---------- Selected text

Friday, March 21, 2008

Writing about the War

In the East this week, veterans of the war in Iraq testified in an event called WINTER SOLDIER about the atrocities they had committed in Iraq. A documentary film will probably follow, and I am glad for that. I only hope it will be shown on a double bill with the previous WINTER SOLDIER documentary -- confessional testimony of those who served in the American War in Vietnam and committed equally horrible atrocities. The reasons will be the same: "They were not White so we did not see them as human," "I wanted to serve my country and believed my country would not lie to me" -- more than tiresome -- sickening, stupid, although one must have compassion for the victims on all sides. And then in 2045 there will be the WINTER SOLDIER testimony of stupid U.S.Americans committing atrocities in some future war. It is a crime that no-one educates each new generation -- certainly not the cowards of the media (including so-called Public Television). All this made me recall a verse I wrote early on in the war and how writing such a verse means nothing, has no effect whatever. I do not believe in courting despair, or in avoiding action by taking on the escapist attitude of cynicism, but I do wish I knew what asses might most effectively be kicked to try to dislodge this circle of ignorance. I was happy to hear from my friend Martha that Buffy St.-Marie was in Washington, D.C., on 19 March, and sang her song "Universal Soldier" -- It has been maddening to me that no-one -- not one of our so-called radical singers or radical organizations -- has been willing to sing that song or bring back to public attention that great anti-war song. There is moral cowardice on all sides. To urge soldiers to disobey orders is too fearsome, it appears. Anyway, in this mood I picked up the latest issue of POETRY FLASH today, and read this verse that reinforces what I was thinking, and what I am saying:

THE EFFORT - David Ray

He was feverish, nearly manic
when he turned out his poems,

staying up far into the night,
rising early, sometimes before

dawn, for he thought his poems
might stop the war. In time

they were published by a small
press, and received no reviews.

A few friends did not mind
being given copies, even asked

politely for them to be inscribed.
He went on writing poems,

although he now knew the war
would go on, and on, and on.

And no poem would stop it.

The gulf is wide, and the runner with the all-important message will never reach the ear of the distant Emperor (cf. Franz Kafka's brief parable, "The Great Wall of China"). I wrote one of those poems, but I knew that none of the literary journals would ever publish it (it is not dull enough, not abstract, does not conform to contemporary attitudes about writing verse as imposed by the American Academic Poetry cohort, and, on the other hand, it is poetry, and so no political journal would print it):

NOT WISE, NOT RATIONAL (23 March 2003)

--------------------

Copy the passage of the blog post on writing about the war word for word, starting at "although he now" and ending at "(23 March 2003)".

---------- Record set

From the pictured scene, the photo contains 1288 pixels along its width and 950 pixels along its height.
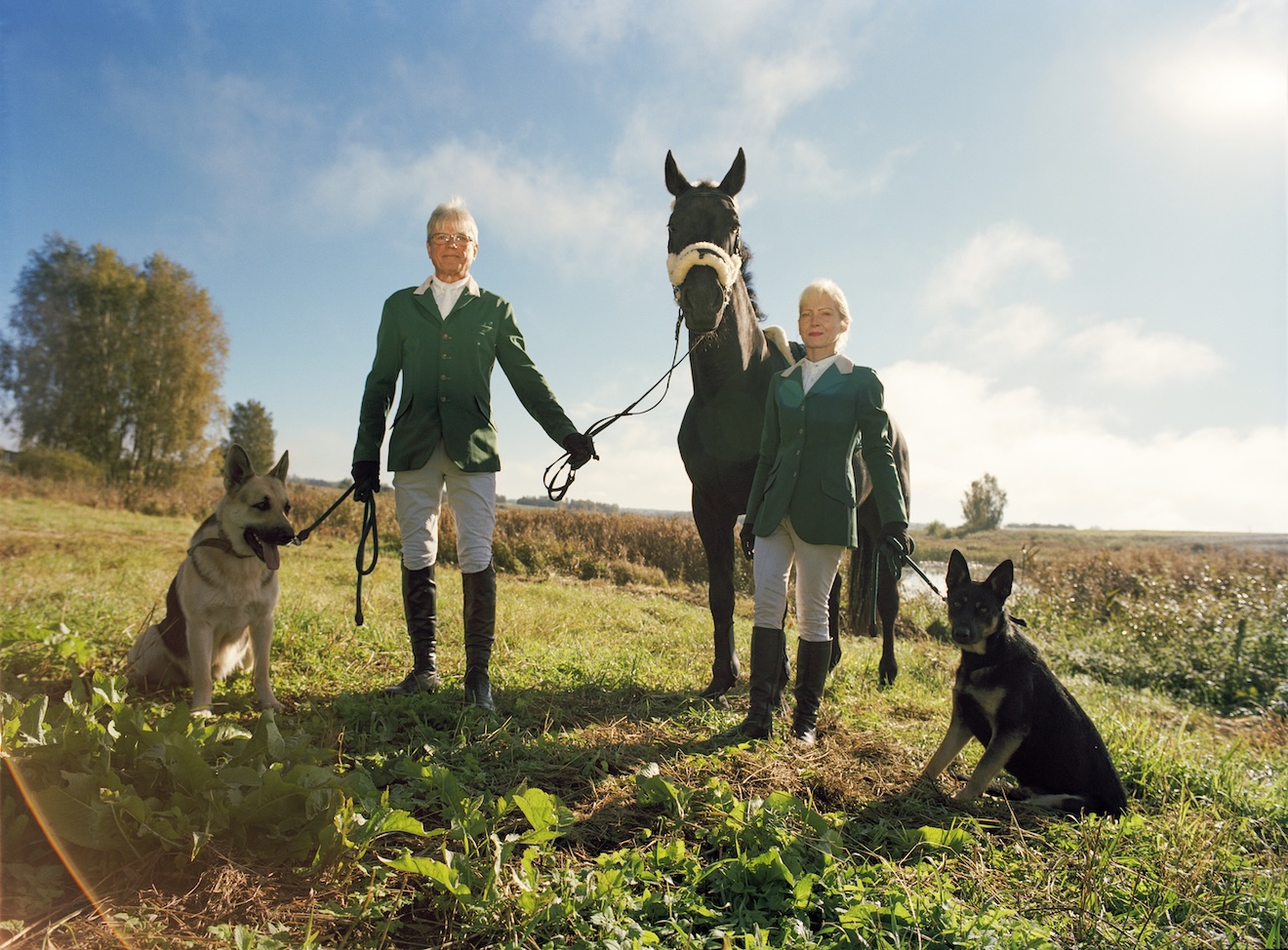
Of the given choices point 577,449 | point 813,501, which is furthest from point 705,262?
point 813,501

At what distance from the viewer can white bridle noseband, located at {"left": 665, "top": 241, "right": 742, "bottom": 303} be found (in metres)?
4.14

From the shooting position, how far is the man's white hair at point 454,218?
4297 mm

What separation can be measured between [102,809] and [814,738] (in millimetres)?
3253

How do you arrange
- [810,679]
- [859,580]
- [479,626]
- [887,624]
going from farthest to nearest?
1. [859,580]
2. [887,624]
3. [479,626]
4. [810,679]

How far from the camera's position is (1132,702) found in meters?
7.32

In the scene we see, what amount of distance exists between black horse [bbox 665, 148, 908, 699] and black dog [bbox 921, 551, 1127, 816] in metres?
0.83

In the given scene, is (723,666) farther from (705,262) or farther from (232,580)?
(232,580)

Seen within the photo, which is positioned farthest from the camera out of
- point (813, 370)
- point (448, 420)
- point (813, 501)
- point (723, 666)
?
point (723, 666)

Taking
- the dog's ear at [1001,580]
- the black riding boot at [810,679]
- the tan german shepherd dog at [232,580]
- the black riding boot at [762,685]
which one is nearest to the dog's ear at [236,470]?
the tan german shepherd dog at [232,580]

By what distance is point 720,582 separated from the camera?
4828 millimetres

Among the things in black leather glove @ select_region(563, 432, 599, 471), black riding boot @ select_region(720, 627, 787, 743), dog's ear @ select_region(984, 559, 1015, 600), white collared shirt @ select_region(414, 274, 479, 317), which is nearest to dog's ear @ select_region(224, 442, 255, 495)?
white collared shirt @ select_region(414, 274, 479, 317)

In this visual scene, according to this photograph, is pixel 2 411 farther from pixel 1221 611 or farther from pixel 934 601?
pixel 1221 611

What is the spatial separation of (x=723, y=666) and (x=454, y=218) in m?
3.50

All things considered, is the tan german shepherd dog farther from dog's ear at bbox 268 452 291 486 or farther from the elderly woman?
the elderly woman
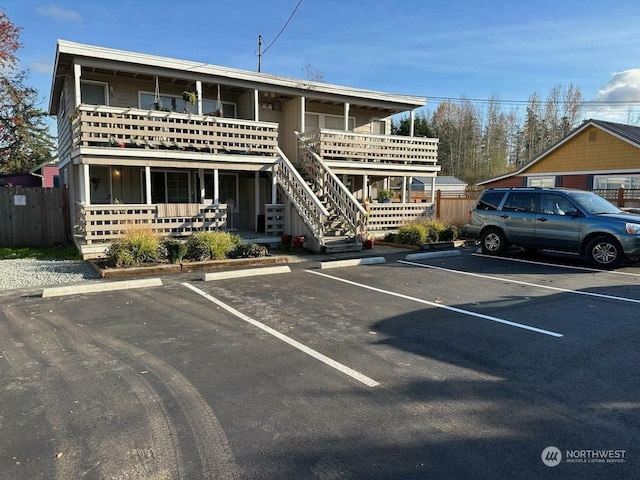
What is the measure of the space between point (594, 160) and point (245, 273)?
22103 mm

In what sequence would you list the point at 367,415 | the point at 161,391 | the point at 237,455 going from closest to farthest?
the point at 237,455 → the point at 367,415 → the point at 161,391

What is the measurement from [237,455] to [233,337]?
8.13 feet

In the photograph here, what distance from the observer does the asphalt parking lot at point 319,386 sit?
287cm

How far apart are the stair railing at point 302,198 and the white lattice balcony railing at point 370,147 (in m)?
1.78

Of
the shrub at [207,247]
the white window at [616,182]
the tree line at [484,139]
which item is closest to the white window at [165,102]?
the shrub at [207,247]

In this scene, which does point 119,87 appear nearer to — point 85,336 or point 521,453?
point 85,336

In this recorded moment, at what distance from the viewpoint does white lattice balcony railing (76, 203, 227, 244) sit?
10.8 m

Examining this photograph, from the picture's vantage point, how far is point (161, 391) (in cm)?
387

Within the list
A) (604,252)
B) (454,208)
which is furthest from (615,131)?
(604,252)

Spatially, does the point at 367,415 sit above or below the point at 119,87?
below

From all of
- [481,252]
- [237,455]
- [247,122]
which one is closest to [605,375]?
[237,455]

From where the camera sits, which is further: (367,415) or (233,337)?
(233,337)

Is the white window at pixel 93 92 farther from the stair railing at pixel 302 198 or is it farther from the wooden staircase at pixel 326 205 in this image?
the wooden staircase at pixel 326 205

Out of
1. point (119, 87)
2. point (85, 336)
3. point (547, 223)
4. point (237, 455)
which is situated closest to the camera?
point (237, 455)
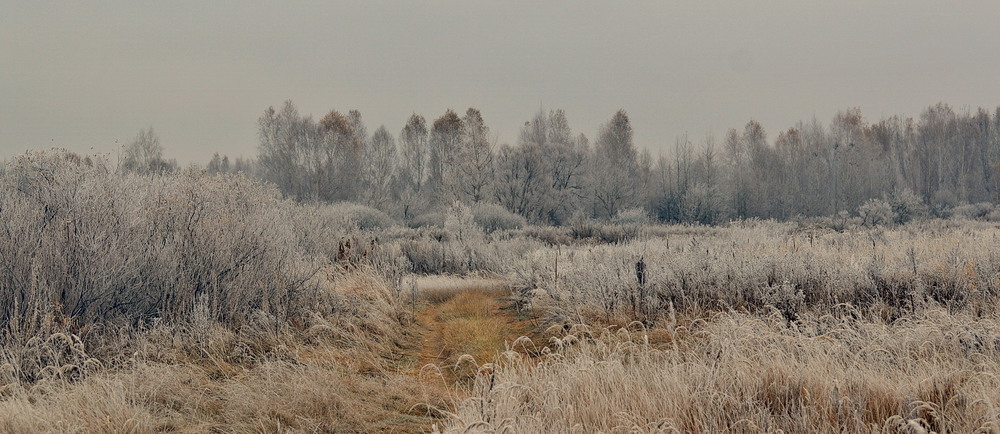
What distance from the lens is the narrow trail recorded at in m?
6.23

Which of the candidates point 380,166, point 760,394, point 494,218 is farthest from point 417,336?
point 380,166

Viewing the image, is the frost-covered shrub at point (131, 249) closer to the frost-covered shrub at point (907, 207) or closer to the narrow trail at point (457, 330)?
the narrow trail at point (457, 330)

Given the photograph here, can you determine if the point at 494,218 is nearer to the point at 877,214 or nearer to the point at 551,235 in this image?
the point at 551,235

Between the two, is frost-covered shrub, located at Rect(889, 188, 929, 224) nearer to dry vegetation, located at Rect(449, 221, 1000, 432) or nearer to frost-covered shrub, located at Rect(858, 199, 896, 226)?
frost-covered shrub, located at Rect(858, 199, 896, 226)

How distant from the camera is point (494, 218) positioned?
31.9 m

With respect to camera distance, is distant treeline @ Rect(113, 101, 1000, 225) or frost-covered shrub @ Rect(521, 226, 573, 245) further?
distant treeline @ Rect(113, 101, 1000, 225)

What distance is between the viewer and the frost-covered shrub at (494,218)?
30995mm

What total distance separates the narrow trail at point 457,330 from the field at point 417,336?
0.06 metres

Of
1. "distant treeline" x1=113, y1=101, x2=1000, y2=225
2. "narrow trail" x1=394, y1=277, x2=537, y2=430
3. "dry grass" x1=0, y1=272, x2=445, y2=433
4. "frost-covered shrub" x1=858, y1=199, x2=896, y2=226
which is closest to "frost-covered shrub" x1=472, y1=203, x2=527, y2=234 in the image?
"distant treeline" x1=113, y1=101, x2=1000, y2=225

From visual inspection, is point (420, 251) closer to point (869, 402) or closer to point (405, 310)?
point (405, 310)

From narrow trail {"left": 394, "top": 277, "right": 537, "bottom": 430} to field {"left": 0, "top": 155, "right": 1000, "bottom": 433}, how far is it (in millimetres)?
60

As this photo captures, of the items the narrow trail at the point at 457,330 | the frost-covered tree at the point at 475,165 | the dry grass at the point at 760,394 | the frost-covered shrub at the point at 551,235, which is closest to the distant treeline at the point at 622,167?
the frost-covered tree at the point at 475,165

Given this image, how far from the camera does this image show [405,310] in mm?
9586

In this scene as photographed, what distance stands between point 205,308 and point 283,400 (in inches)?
89.3
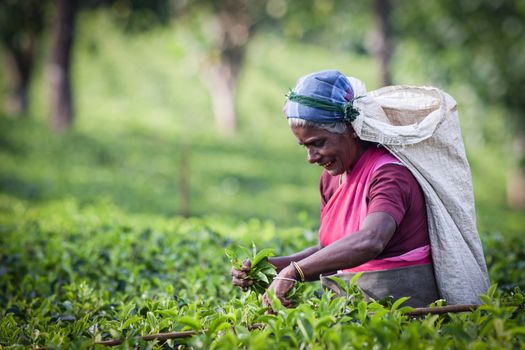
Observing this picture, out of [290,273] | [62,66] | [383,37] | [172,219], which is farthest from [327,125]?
[62,66]

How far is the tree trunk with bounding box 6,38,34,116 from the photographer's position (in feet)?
64.3

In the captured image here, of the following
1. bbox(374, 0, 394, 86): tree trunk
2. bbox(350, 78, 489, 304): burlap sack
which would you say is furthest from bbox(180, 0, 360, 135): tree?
bbox(350, 78, 489, 304): burlap sack

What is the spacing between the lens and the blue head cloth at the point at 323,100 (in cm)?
302

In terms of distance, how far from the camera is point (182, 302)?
11.0 ft

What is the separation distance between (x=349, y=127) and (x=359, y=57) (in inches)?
982

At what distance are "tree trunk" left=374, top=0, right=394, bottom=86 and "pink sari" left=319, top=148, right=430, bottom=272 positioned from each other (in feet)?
38.4

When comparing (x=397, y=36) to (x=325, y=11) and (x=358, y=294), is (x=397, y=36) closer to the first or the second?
(x=325, y=11)

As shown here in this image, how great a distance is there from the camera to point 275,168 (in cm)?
1614

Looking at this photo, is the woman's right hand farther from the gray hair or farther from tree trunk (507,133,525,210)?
tree trunk (507,133,525,210)

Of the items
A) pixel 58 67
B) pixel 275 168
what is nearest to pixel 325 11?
pixel 275 168

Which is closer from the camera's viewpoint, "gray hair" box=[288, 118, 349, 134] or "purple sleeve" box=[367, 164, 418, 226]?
"purple sleeve" box=[367, 164, 418, 226]

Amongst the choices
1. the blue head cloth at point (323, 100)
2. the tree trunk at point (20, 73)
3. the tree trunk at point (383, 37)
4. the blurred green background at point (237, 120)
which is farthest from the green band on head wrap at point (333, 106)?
the tree trunk at point (20, 73)

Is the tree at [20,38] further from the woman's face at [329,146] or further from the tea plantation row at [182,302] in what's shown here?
the woman's face at [329,146]

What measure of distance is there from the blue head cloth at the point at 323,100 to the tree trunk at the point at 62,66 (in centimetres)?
1298
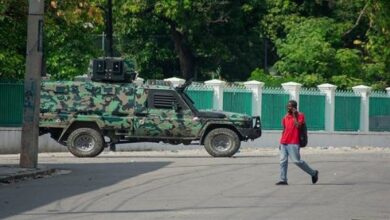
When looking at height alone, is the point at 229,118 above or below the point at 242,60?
below

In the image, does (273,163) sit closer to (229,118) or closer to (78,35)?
(229,118)

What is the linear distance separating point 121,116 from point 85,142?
133cm

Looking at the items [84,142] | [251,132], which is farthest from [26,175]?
[251,132]

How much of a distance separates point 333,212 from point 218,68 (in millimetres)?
34096

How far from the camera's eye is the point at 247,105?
36.9 meters

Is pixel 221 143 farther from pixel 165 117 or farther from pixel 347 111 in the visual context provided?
pixel 347 111

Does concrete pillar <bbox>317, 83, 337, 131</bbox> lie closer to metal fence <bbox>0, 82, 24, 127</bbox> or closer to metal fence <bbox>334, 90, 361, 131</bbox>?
metal fence <bbox>334, 90, 361, 131</bbox>

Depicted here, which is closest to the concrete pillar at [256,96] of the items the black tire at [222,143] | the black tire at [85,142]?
the black tire at [222,143]

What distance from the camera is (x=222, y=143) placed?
2964 centimetres

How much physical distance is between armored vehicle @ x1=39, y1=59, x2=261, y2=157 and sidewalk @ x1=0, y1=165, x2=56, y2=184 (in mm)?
5379

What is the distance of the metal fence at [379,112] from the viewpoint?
38.9 metres

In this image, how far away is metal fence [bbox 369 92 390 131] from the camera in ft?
128

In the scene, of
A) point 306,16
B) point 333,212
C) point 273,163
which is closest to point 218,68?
point 306,16

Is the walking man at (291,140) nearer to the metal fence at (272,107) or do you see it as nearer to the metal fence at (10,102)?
the metal fence at (10,102)
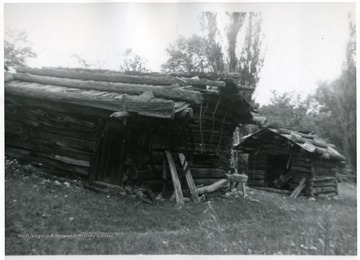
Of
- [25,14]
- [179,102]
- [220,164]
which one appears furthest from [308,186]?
[25,14]

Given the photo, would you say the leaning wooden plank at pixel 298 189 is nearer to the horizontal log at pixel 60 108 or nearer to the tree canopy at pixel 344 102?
the tree canopy at pixel 344 102

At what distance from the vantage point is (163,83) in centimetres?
670

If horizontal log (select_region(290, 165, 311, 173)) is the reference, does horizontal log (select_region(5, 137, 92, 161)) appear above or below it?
above

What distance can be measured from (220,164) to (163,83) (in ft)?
11.3

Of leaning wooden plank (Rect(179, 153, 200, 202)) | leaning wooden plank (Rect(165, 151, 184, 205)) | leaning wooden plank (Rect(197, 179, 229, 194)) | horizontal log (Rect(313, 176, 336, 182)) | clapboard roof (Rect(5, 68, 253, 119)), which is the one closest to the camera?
clapboard roof (Rect(5, 68, 253, 119))

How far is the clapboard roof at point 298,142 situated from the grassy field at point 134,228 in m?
5.38

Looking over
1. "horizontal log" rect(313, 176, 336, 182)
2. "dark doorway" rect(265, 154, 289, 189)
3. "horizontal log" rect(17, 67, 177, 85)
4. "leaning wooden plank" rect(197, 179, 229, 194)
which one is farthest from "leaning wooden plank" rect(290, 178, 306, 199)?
"horizontal log" rect(17, 67, 177, 85)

--------------------

## Solution
although he now knew the war
would go on, and on, and on.

And no poem would stop it.

The gulf is wide, and the runner with the all-important message will never reach the ear of the distant Emperor (cf. Franz Kafka's brief parable, "The Great Wall of China"). I wrote one of those poems, but I knew that none of the literary journals would ever publish it (it is not dull enough, not abstract, does not conform to contemporary attitudes about writing verse as imposed by the American Academic Poetry cohort, and, on the other hand, it is poetry, and so no political journal would print it):

NOT WISE, NOT RATIONAL (23 March 2003)